──────── Text shown


 

  1. Senate bill repeals a pillar of the Affordable Care Act to fund permanent corporate tax cuts: The Senate bill is an obscene transfer of wealth from the most vulnerable to the fortunate few. The bill is essentially a repeal of the Affordable Care Act, which, according to the official Congressional Budget Office, will increase the number of uninsured Americans by 13 million and result in 10 percent higher premiums each year than under current law. Republicans then turn around and use the money from low- and middle- class health benefits and Medicaid for a multi-trillion dollar giveaway to the top one percent and multinational corporations. And while Republicans put an expiration date on the meager middle class tax relief in the bill, the loss of health benefits plus the multinational tax boondoggles are made permanent law. Senate Majority Leader openly stated the purpose of repealing the ACA was to use “that revenue … to make permanent the corporate tax rate.”

 

  1. Both Senate and House bills weaken the estate tax: The House and Senate bills would weaken the estate tax, providing a windfall for the wealthiest one in 500 estates. The Senate bill would double the estate tax exemption from $11 million per family ($5.5 million per person) to $22 million per family ($11 million per person). The House bill first doubles the exemption then would entirely repeal the estate tax after 2025. This tax cut would only benefit the wealthiest sliver of our society and would do virtually nothing to help small businesses and family farms.

 

  1. Senate bill undercuts public education but creates a giveaway for private schools: By gutting the deduction for State and local taxes, the Senate bill undercuts State and local funding for K-12 education. State and local governments provide nearly 90 percent of funding for primary and secondary education, and almost half of the funding is supplied by income or sales tax revenue. Meanwhile, in the wee hours of Saturday morning, Republicans created a new giveaway for wealthy parents sending their kids to private schools.

────────────────
──────── Extracted information

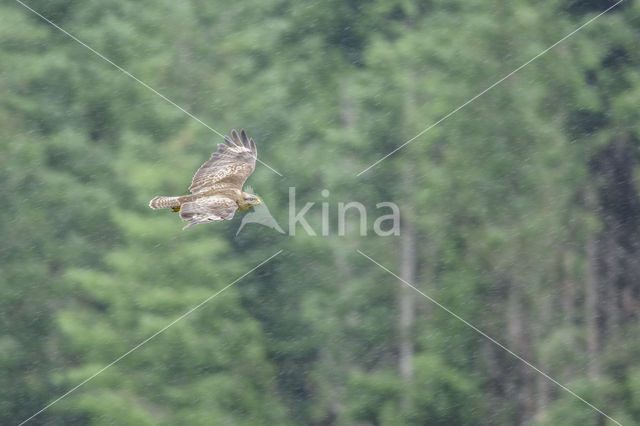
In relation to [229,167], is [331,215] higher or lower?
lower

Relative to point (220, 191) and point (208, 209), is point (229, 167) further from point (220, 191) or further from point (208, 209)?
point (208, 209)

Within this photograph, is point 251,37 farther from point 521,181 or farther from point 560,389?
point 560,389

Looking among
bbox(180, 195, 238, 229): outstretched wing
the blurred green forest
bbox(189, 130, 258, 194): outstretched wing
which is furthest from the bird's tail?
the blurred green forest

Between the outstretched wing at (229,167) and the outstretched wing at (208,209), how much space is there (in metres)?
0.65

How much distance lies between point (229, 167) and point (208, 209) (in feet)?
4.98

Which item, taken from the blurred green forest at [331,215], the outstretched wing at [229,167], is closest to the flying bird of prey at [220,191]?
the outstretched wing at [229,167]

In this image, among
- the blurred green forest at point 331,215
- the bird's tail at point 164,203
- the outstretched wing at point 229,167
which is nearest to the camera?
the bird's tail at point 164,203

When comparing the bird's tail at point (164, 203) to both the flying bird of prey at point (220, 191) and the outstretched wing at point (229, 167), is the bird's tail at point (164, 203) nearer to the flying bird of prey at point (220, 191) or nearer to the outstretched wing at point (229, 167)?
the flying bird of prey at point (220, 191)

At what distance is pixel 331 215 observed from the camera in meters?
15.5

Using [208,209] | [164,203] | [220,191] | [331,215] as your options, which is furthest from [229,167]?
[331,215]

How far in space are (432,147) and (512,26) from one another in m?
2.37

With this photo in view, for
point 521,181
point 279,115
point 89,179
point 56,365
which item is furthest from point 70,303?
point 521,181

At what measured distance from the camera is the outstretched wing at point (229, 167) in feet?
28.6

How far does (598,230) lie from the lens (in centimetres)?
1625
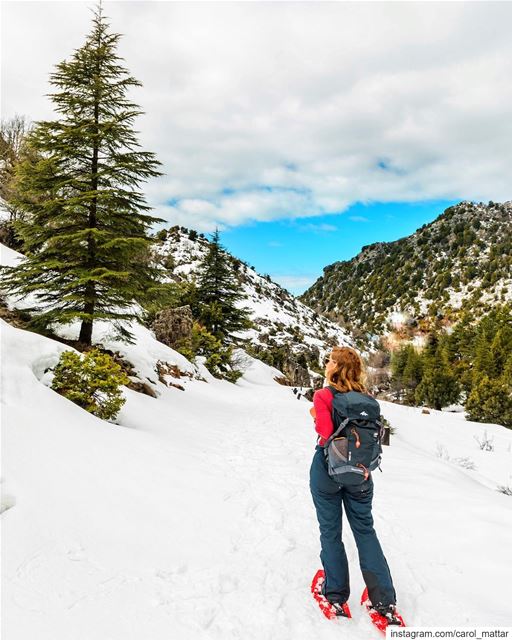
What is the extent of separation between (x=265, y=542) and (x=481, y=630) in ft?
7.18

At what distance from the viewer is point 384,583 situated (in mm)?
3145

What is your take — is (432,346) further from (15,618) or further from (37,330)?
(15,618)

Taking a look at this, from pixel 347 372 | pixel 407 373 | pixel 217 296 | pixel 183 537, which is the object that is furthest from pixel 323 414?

────────────────
──────── Extracted information

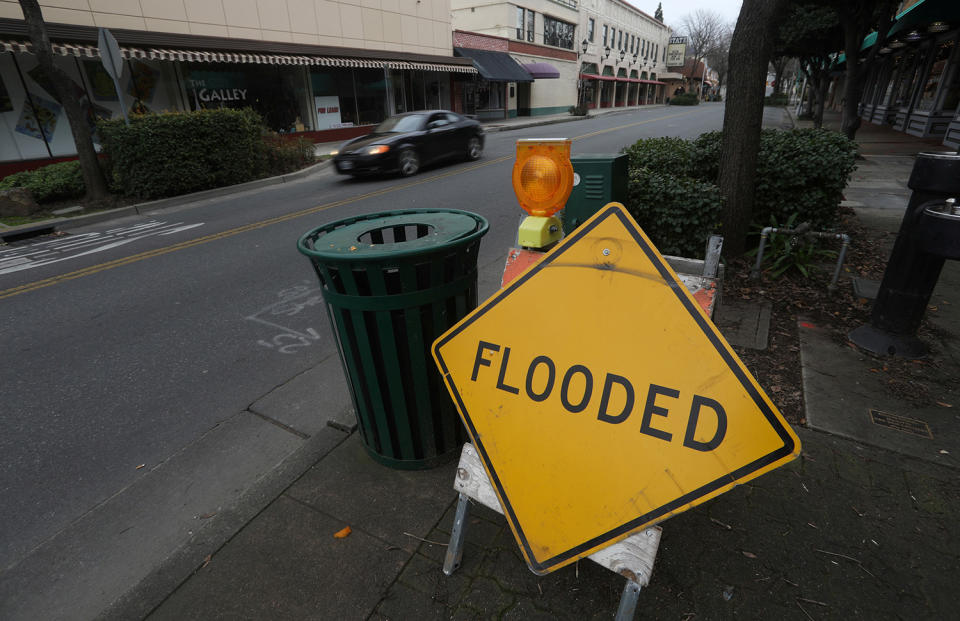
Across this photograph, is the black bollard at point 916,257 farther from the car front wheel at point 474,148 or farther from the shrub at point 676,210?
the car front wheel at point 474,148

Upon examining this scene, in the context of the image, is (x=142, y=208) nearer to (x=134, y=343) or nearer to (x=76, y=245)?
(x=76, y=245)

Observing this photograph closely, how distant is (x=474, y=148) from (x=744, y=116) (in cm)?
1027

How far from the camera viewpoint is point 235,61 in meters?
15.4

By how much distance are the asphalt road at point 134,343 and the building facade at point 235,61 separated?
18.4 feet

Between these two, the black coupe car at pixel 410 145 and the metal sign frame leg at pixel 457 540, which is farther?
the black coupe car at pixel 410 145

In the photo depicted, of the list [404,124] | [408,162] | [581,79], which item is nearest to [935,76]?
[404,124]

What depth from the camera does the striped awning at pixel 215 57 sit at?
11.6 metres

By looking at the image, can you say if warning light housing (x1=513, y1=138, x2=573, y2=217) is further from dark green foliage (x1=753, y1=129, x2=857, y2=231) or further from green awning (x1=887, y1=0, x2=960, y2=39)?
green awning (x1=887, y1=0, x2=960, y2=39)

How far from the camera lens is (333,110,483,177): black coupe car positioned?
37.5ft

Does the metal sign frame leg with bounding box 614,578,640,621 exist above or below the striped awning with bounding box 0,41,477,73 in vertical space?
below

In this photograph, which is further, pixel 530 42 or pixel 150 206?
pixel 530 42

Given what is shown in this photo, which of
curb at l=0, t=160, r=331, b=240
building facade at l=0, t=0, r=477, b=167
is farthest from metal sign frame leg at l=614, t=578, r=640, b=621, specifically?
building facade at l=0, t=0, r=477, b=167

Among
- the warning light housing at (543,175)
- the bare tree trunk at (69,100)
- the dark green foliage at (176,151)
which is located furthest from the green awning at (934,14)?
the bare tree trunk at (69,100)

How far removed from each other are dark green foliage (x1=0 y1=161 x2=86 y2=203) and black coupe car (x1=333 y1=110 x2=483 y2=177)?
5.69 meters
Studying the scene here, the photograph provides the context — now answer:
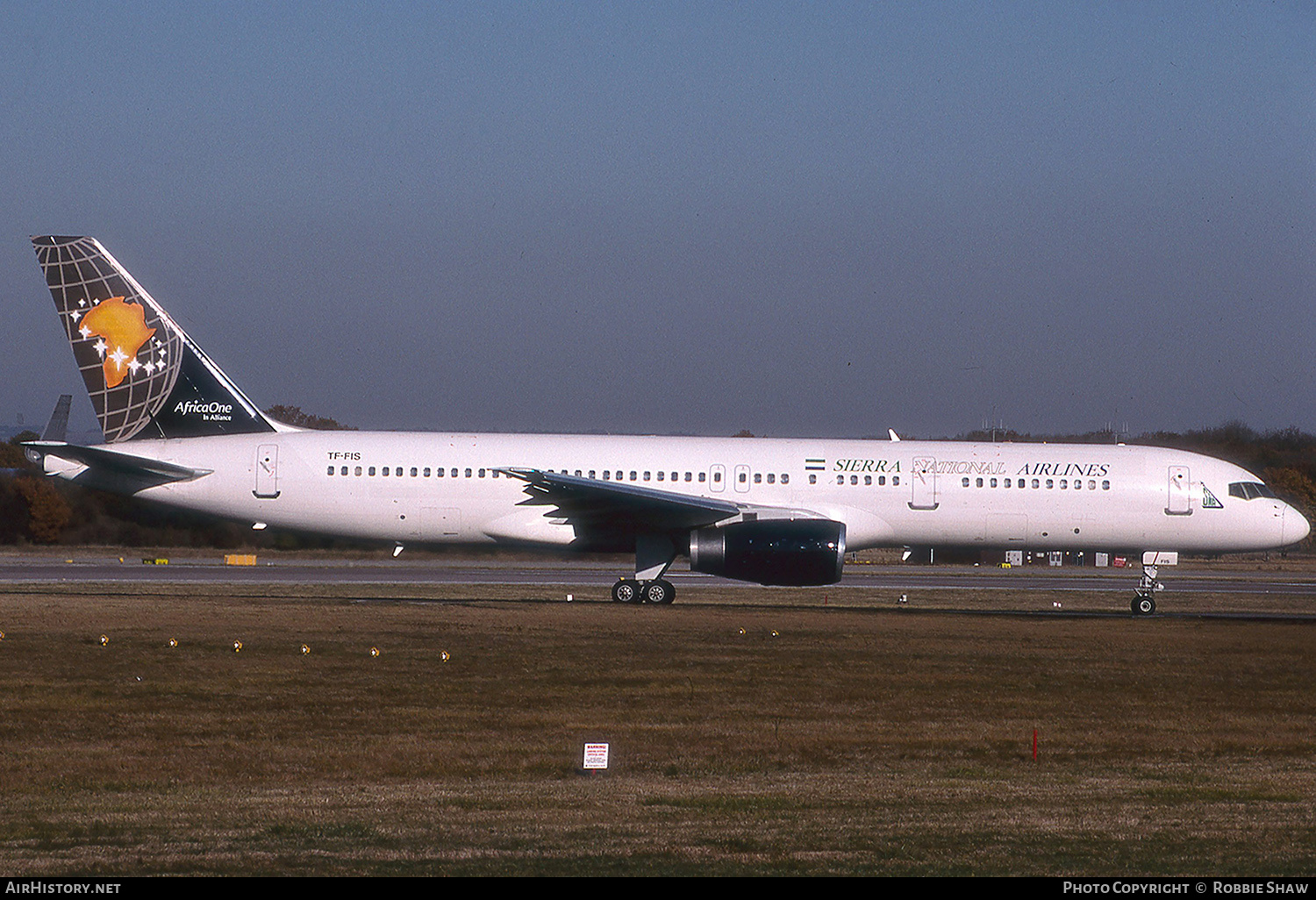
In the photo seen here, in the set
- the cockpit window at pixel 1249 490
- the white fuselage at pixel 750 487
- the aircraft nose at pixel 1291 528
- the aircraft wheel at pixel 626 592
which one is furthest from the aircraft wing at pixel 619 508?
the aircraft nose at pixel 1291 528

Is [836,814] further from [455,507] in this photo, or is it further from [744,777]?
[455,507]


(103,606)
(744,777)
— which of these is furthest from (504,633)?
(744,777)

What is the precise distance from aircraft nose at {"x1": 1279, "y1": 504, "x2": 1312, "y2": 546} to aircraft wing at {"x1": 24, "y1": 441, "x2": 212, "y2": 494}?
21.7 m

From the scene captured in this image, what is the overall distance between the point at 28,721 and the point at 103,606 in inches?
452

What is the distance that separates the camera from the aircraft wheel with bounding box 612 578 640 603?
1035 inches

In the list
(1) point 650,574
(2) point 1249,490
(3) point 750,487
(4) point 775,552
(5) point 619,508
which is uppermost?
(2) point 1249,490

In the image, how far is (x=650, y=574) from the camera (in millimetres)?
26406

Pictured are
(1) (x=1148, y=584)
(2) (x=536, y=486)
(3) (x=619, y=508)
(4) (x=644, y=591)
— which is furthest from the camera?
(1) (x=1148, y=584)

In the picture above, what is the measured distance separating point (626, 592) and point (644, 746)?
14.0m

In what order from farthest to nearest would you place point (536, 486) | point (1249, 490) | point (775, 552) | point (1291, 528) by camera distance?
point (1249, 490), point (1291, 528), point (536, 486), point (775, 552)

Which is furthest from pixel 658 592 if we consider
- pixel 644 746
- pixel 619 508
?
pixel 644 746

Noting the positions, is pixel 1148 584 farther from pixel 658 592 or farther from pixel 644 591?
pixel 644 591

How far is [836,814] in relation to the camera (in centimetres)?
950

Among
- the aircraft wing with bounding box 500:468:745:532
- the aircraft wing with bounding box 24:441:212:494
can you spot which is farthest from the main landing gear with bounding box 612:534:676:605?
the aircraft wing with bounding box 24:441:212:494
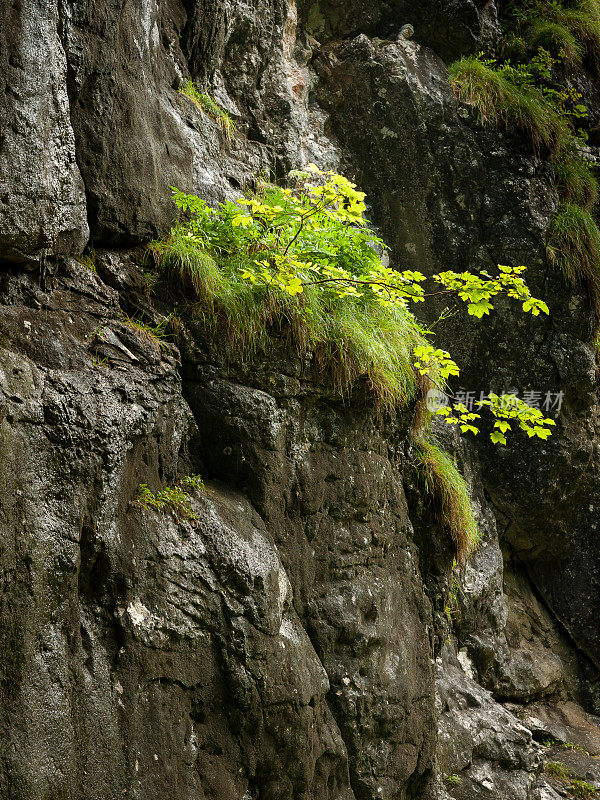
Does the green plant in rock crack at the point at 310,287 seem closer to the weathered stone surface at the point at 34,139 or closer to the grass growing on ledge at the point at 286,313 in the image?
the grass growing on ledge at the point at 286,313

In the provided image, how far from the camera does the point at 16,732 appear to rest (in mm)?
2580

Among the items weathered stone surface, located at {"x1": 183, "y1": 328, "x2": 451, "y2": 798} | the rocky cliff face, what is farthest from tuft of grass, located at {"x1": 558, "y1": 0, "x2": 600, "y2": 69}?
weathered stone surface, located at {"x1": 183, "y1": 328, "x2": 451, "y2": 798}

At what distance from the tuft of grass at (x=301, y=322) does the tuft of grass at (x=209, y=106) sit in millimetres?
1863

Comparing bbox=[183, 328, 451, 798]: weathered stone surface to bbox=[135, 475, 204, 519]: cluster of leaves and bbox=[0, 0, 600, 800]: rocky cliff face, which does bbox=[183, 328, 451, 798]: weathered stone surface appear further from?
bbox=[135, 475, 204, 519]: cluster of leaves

────────────────

What to produce:
Quote the whole passage on the Senate and House tax bills word for word. The records have nothing to do with this.

Your response:

 

  1. Senate bill repeals a pillar of the Affordable Care Act to fund permanent corporate tax cuts: The Senate bill is an obscene transfer of wealth from the most vulnerable to the fortunate few. The bill is essentially a repeal of the Affordable Care Act, which, according to the official Congressional Budget Office, will increase the number of uninsured Americans by 13 million and result in 10 percent higher premiums each year than under current law. Republicans then turn around and use the money from low- and middle- class health benefits and Medicaid for a multi-trillion dollar giveaway to the top one percent and multinational corporations. And while Republicans put an expiration date on the meager middle class tax relief in the bill, the loss of health benefits plus the multinational tax boondoggles are made permanent law. Senate Majority Leader openly stated the purpose of repealing the ACA was to use “that revenue … to make permanent the corporate tax rate.”

 

  1. Both Senate and House bills weaken the estate tax: The House and Senate bills would weaken the estate tax, providing a windfall for the wealthiest one in 500 estates. The Senate bill would double the estate tax exemption from $11 million per family ($5.5 million per person) to $22 million per family ($11 million per person). The House bill first doubles the exemption then would entirely repeal the estate tax after 2025. This tax cut would only benefit the wealthiest sliver of our society and would do virtually nothing to help small businesses and family farms.

 

  1. Senate bill undercuts public education but creates a giveaway for private schools: By gutting the deduction for State and local taxes, the Senate bill undercuts State and local funding for K-12 education. State and local governments provide nearly 90 percent of funding for primary and secondary education, and almost half of the funding is supplied by income or sales tax revenue. Meanwhile, in the wee hours of Saturday morning, Republicans created a new giveaway for wealthy parents sending their kids to private schools.